If that has a +2 cost, which seems appropriate to me, I'd say that +4 for an always-on version like the Soulfire armor is a bit cheap.


----------



## Lord Pendragon (Jul 31, 2005)

shilsen said:
			
		

> Thanks a lot, Staffan.
> 
> If that has a +2 cost, which seems appropriate to me, I'd say that +4 for an always-on version like the Soulfire armor is a bit cheap.



The Death Ward special property basically gives you an automatic _Death Ward_ spell for one combat per day (I can't imagine a combat lasting more than 42 rounds   ).  Unless your party has 4 or more combats each day, +4 doesn't seem particularly cheap to me.  +1 Death Ward armor would be ~9,000gp, while +1 Soulfire armor is ~25,000gp.  Just about three times as expensive, for on average three times the uses per day.  If you have fewer than three combats a day, Soulfire armor is actually more costly than the Death Ward armor, for what you're getting.

This all assumes, of course, that you believe (as I believe you said you did,) that the +2 Death Ward price tag is appropriate.


----------



## Antoine (Jul 31, 2005)

The _ring of freedom of movement_ sets a troubling example :
40 k for an everlasting 4th-level cleric spell (with a basic duration of 10 min./level).

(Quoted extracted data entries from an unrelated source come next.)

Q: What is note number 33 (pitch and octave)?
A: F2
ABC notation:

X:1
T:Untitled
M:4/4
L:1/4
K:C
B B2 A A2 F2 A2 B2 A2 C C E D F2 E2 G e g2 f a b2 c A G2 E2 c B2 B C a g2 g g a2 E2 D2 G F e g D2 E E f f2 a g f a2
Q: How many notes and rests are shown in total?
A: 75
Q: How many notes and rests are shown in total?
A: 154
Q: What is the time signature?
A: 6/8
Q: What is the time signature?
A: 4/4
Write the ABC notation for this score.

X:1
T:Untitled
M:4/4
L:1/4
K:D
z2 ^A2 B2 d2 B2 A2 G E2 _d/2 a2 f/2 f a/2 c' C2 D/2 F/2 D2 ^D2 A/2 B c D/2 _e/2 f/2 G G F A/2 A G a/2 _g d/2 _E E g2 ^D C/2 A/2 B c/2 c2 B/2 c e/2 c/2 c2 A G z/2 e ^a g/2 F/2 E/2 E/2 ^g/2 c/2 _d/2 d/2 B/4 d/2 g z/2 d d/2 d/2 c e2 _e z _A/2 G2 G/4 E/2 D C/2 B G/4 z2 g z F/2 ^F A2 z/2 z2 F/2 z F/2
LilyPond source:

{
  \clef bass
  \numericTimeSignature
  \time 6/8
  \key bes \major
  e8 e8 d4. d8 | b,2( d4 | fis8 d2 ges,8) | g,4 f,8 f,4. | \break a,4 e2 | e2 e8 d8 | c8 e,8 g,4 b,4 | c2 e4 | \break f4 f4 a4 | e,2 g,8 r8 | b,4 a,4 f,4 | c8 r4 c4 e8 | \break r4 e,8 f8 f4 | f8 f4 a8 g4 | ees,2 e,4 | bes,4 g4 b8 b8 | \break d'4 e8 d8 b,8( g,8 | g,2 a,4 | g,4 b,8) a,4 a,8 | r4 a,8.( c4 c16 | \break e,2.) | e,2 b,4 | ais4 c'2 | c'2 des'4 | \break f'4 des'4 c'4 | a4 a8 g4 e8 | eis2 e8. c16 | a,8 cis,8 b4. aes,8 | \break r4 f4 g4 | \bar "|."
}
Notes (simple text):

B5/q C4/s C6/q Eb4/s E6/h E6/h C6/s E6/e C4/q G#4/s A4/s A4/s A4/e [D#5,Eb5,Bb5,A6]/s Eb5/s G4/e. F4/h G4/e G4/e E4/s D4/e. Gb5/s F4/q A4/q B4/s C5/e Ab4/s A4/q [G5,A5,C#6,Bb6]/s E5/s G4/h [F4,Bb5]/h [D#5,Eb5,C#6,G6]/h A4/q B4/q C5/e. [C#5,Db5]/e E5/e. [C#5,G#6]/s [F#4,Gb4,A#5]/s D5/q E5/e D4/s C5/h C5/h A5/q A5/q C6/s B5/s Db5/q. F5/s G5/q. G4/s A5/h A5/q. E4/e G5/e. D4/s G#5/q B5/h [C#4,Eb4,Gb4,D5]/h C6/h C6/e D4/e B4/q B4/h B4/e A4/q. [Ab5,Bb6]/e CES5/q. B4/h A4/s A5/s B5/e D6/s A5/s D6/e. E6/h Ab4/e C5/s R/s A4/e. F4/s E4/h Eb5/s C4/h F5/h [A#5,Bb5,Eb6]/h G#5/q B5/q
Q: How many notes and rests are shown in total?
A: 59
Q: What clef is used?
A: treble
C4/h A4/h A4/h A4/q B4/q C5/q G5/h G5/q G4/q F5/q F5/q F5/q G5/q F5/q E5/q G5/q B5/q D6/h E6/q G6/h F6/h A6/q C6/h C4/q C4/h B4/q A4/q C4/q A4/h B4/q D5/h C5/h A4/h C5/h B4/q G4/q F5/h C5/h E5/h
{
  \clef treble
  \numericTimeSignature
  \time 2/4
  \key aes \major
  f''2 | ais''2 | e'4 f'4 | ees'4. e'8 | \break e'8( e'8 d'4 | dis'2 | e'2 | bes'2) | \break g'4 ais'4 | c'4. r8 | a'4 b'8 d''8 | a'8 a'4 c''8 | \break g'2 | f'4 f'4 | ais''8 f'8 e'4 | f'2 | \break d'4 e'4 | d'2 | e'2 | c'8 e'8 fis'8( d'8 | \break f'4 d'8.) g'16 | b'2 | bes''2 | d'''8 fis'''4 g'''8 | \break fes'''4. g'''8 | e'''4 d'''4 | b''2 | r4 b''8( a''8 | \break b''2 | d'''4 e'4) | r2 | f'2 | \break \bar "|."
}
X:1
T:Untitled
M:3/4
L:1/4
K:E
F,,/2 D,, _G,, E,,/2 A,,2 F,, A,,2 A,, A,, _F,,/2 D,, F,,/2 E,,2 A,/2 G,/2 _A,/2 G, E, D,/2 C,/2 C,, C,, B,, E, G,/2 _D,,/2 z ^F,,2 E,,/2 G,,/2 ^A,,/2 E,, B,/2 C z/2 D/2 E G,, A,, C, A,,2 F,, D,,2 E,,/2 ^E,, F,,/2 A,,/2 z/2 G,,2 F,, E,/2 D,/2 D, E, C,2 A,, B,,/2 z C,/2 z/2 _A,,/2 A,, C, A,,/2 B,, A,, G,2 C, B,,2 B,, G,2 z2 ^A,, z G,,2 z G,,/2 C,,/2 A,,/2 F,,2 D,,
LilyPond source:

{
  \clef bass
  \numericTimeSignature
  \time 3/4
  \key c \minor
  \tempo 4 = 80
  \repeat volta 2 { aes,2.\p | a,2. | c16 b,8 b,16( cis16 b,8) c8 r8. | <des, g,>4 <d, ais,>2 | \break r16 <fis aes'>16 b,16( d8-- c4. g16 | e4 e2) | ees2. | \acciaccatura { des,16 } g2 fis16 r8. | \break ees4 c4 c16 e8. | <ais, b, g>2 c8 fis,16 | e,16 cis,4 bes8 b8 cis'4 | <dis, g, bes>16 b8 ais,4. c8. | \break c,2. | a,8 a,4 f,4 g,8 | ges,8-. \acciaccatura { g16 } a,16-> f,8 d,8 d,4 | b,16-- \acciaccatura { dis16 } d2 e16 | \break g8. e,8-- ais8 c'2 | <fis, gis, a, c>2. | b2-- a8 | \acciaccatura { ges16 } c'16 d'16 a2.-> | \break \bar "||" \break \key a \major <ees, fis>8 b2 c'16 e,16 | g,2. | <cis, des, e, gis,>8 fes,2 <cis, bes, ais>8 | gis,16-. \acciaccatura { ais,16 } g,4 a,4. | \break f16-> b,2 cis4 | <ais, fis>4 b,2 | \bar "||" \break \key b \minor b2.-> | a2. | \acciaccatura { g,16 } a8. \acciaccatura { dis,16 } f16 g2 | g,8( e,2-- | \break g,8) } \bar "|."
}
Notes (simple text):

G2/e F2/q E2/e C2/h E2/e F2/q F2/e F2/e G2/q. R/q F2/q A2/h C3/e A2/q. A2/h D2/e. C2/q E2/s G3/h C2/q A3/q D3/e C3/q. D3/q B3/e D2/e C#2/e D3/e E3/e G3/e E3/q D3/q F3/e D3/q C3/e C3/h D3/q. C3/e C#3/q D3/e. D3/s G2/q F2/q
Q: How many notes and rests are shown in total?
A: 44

Then should a _ring of death ward_ cost a mere 53-some thousand gp ?


----------



## Obscure (Jul 31, 2005)

Complete Arcane also has Death Ward armor which protects the wearer from one death effect per day (including energy drain and inflict spells).  Cost is +1 effective bonus.  Looks balanced to me.  Permanent Death Ward seems like a bad idea.


----------